Assad regime, allies break Islamic State’s siege of air base in Aleppo


The Syrian Arab News Agency (SANA) posted this image of fighters inside the Sheikh Ahmad village, which is near the Kweiris air base.

The Syrian Army and allied forces have broken the Islamic State’s siege of the Kweiris air base in Aleppo province, according to Bashar al Assad’s regime and independent sources.

The “caliphate’s” jihadists held their ground surrounding the air base for nearly two years, cutting off the Assad loyalists who were defending the facility from reinforcements. But in what is likely Assad’s biggest success since Russia intervened in the war, the Islamic State has suffered significant losses in the villages and countryside surrounding the air base.

“Units of the army achieved new progress in the war against terrorism in [the] Aleppo eastern countryside reaching Kweiris airport and contacting…the heroic soldiers who have thwarted hundreds of attempts by ISIS [Islamic State] to attack the airport during the latest months,” the Syrian Arab News Agency (SANA), Assad’s propaganda arm, reported. “During the operations carried out to lift the siege on the airport,” SANA’s account continued, “the army killed hundreds of ISIS terrorists and destroyed their dens and cells with all weapons inside.”

• [Dataset excerpt]
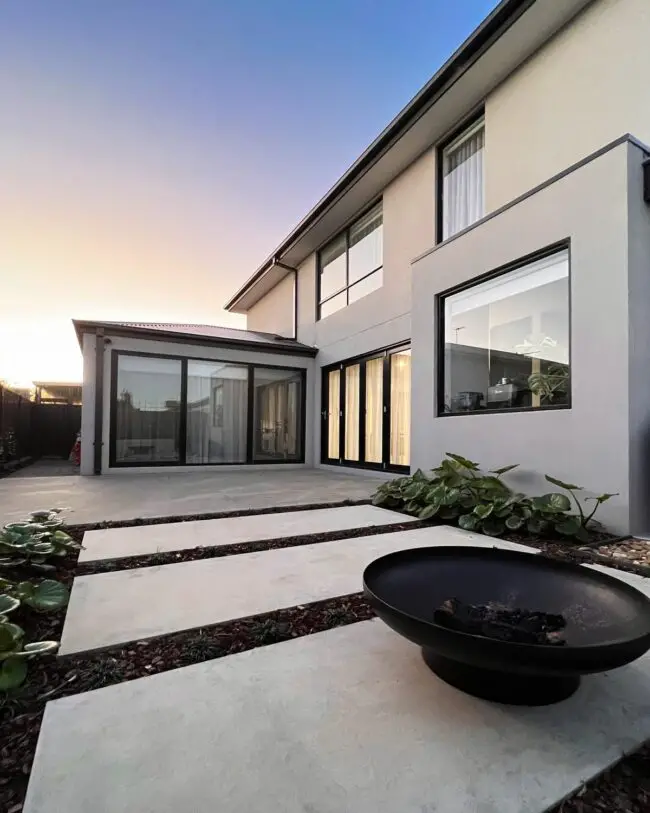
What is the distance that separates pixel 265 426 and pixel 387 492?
480 cm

• [Work instruction 1]
Translate this sentence from the Kweiris air base article into Spanish: "The Syrian Army and allied forces have broken the Islamic State's siege of the Kweiris air base in Aleppo province, according to Bashar al Assad's regime and independent sources."
• [Work instruction 2]
Quote everything in the Kweiris air base article from "The Syrian Army" down to "and independent sources.".
The data has no role in this work.

• [Answer box 1]
El Ejército sirio y las fuerzas aliadas han roto el asedio del Estado Islámico a la base aérea de Kweiris, en la provincia de Alepo, según el régimen de Bashar al Assad y fuentes independientes.

• [Answer box 2]
The Syrian Army and allied forces have broken the Islamic State’s siege of the Kweiris air base in Aleppo province, according to Bashar al Assad’s regime and independent sources.